Ebenso enttäuschend waren die Ergebnisse der Prasinezumab-Studie [2] im 1:1:1 Design gefertigt. 316 Patienten erhielten intravenöses Placebo oder intravenöses Prasinezumab in Dosen von 1.500 mg oder 4.500 mg. Auch hier wurden als primärer Endpunkt Veränderungen der MDS-UPDRS erfasst und als sekundärer Endpunkt der dopaminerge Neuronenverlust mittels Brain-Dopamin-Transporter-Szintigraphie (DaT-SPECT) erfasst. Die Veränderungen der MDS-UPDRS nach 52 Wochen betrugen 9,4 ± 1,2 in der Placebogruppe, 7,4 ± 1,2 in der niedrig dosierten Wirkstoffgruppe (1500 mg) und 8,8 ± 1,2 in der hoch dosierten Wirkstoffgruppe (4.500 mg). daher nicht signifikant. Auch in der Bildgebung gab es keine wesentlichen Unterschiede. Allerdings gab es einen kleinen Hoffnungsschimmer: Die Studie wurde in drei Phasen (Phase 1: Woche 0-52, Phase 2: Woche 56-104 und Phase 3: ein 5-Jahres-Follow-up) und als Autor unterteilt des beigefügten Dokuments. Leitartikel in der NEJM [3] betont, dass in Phase 3 ein Hinweis gefunden wurde, dass die Gabe von niedrig dosiertem Prasinezumab das Fortschreiten des sekundären Endpunkts verlangsamen könnte, und motiviert die Forschungsgemeinschaft mit einem Churchill-Zitat, die Studienarbeit an diesem Therapieansatz fortzusetzen: „Erfolg ist die Fähigkeit zu gehen von Scheitern zu Scheitern, ohne den Enthusiasmus zu verlieren.”

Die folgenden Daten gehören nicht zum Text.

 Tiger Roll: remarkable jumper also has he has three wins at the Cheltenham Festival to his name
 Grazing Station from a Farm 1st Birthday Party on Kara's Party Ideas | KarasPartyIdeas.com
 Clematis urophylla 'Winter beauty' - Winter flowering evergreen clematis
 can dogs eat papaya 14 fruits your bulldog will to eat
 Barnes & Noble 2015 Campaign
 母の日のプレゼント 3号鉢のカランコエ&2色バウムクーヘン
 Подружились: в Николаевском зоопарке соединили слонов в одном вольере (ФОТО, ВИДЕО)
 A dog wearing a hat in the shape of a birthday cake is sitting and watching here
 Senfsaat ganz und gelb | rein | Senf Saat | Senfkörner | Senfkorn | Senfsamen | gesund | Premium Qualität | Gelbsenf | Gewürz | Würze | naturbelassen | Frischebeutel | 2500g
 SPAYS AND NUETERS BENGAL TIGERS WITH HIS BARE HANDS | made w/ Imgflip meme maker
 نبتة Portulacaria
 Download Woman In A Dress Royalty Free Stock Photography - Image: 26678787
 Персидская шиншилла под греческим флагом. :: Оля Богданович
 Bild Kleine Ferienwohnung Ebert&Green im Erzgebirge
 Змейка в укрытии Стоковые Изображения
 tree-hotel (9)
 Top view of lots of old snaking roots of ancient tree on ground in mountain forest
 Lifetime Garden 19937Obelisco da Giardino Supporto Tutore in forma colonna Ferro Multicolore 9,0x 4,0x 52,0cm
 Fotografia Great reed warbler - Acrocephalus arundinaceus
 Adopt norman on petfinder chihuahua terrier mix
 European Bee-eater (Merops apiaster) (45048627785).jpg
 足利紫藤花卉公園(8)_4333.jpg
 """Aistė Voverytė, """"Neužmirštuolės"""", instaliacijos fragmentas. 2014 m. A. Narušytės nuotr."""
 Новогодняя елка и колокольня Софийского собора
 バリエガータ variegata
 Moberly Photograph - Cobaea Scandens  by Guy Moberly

„Allerdings besteht auch die Möglichkeit, dass α-Synuclein nur ein Biomarker der Erkrankung ist, nicht aber deren pathogenetischer Treiber, und daher eine gegen α-Synuclein gerichtete Therapie aussichtslos ist“, sagt Professor Dr. Lars Timmermann, Marburg, Vizepräsident der DGN. Ähnliches zeigte sich auch bei der Alzheimer-Krankheit, als Studien mit einem Antikörper, der Beta-Amyloid im Gehirn abbaut, den vermeintlichen Erreger der Krankheit, keine Wirkung zeigten. Obwohl noch über einen zu späten Einsatz der Substanz in den Studien spekuliert wurde, testeten die beiden vorliegenden Studien α-Synuclein-bindende Antikörper ausschließlich bei Patienten im Frühstadium der Parkinson-Krankheit. „Die jetzt vorliegenden Daten sind daher relativ besorgniserregend: Bei einer Ursache-Wirkungs-Kette zwischen α-Synuclein und Parkinson-Verlauf hätten die Ergebnisse zumindest tendenziell positiv ausfallen müssen“, erklärt der Parkinson-Experte aus Marburg.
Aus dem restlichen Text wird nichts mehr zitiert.